Text to read —

Green Hunt Corp, Adivasi & Maoist


The Green Hunt can be criticised from more than one points of view. The Green Hunt should not be evaluated only on the basis of the last few months i.e. since the name was coined. The idea of the green hunt actually started some years back with ideas like the Salwa Judum. What has been the achievement of that Green Hunt? It has led to the death of more security personnel than maoist rebels. But many times greater has been the deaths and suffering faced by innocent tribal people. Tribal women have been raped, young tribal men and women butchered, hundreds of villages have been gutted to force tribal people to move in to camps that bring the horrors of Hitler's Camps to one's mind. Tribal youth who have been forced to join as SPOs are given the worst kind of treatment by their superiors. They have the worst kind of weapons – 303 rifles that are no match to the AK 47s and AK 56s of the maoist rebels. They get a salary of less than 3000 rupees, something that is less than even the minimum wages for NREGA work. And when the combing operations are held, it is these young boys, many of them hardly out of their teens, who are set in the front. To get killed by the first gun shot, the first ambush, the first landmine that comes in the way. Not only is there truth in the allegation that the elites of the country have sent a force of the children of poor people to fight the maoists, even among them, the tribal youth suffer further discrimination.

Task to carry out —
Pick up the text on the Green Hunt and the Adivasi after its final sentence and continue it in the same voice.

Records provided —

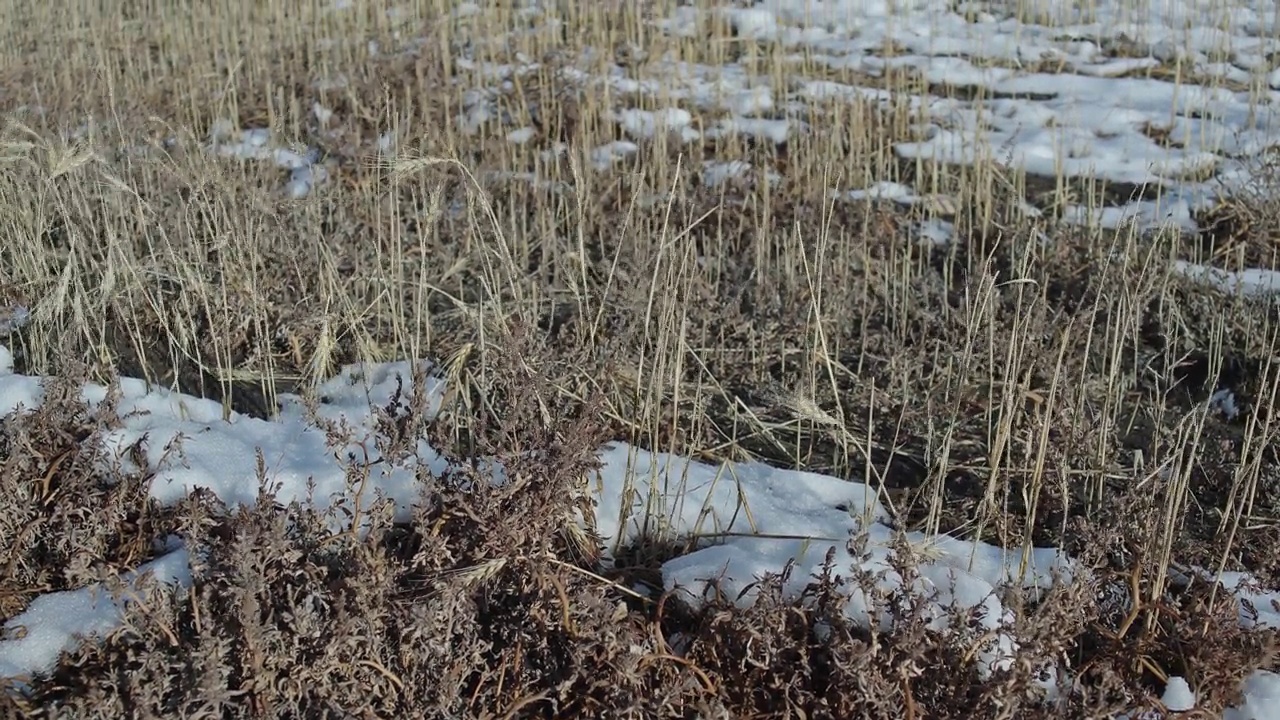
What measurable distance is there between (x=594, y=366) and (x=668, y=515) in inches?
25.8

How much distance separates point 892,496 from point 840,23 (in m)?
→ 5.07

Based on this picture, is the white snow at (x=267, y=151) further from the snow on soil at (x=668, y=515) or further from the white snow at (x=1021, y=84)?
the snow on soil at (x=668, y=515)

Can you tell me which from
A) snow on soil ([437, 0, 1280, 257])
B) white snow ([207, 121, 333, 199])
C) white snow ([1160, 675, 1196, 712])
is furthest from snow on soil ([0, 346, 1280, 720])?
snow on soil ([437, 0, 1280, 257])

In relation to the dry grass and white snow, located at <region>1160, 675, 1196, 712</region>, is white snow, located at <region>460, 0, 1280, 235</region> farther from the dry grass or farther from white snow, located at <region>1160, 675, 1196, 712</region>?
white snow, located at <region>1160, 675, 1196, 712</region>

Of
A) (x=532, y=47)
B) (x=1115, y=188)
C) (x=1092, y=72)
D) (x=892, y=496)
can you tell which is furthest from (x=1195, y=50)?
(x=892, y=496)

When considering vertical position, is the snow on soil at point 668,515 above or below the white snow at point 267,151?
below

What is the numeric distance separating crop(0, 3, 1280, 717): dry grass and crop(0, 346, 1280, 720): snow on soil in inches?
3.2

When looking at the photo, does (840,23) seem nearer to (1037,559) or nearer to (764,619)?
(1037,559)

==

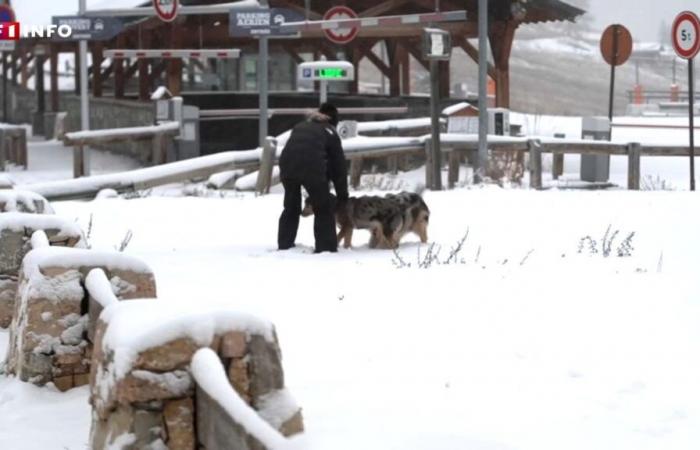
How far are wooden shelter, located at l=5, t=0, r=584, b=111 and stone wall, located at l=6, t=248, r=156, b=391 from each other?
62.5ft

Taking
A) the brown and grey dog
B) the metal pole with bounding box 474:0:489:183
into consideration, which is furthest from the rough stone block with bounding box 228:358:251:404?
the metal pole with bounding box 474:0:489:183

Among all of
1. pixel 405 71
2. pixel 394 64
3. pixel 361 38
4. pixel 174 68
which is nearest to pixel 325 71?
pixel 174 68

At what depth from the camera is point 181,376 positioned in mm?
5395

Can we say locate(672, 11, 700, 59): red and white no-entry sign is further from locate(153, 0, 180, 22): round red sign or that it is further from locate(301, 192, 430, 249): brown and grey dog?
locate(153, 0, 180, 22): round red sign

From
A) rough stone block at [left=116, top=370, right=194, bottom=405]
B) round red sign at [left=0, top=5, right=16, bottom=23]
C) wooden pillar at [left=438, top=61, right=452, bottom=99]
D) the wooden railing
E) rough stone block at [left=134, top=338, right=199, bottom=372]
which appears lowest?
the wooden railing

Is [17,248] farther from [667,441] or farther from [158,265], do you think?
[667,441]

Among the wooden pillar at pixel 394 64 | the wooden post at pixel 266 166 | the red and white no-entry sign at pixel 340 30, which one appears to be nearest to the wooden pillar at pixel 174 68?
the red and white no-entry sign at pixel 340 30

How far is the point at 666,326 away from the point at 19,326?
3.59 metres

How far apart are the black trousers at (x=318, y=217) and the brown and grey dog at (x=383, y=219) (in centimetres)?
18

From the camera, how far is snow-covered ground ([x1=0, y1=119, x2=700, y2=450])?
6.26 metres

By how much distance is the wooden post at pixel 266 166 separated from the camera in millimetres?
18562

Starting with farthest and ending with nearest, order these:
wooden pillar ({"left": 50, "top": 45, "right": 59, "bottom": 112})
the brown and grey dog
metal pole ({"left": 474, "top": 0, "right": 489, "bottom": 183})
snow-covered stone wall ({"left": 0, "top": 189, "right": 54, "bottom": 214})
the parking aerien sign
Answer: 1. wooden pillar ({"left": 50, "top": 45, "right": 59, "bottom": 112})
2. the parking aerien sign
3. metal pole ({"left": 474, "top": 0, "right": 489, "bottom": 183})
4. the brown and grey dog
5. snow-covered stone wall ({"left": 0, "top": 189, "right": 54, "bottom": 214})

Reply to the task —
In the parent country of Maoism, the poor are in worse state than they are in India. The maoists in India may try to come out in support of the people facing displacement. But in China millions of people get displaced every year without even the slightest opportunity for protest and perhaps without the little compensation that the Indian government throws at the displaced people. If we compare the respective official estimates, the number of people displaced by the Three Gorges project is more than 12 times that of the Hirakud Dam. Of course the official figures lie and the number of people actually displaced by the Hirakud Dam is at least double the official figure. But it can also be assumed that the Chinese government figure would be equally, if not more, likely to be an understatement. Of course the maoists can make the claim that China does not follow Maoism anymore (even if they are not able to make that claim because of ideological reasons, the truth is that China is more Deng than Mao).How are the maoists planning to ensure that India does not become like China (or like Stalinist Russia)? If the dream of the maoists is actually to make India like today's China, they need not bother much. They can actually come out of the forests and join the Congress or the BJP and create more SEZs. Both parties are leaving no stones unturned to follow in the footsteps of today’s China. But if the maoists actually want to set up in India what Mao sought to set up in China, then they are in the same state as Tom Hanks in the 'Terminal'. The country of their ideological passport no more exists. But it has to be admitted as well that ideologies do not need a country to exist.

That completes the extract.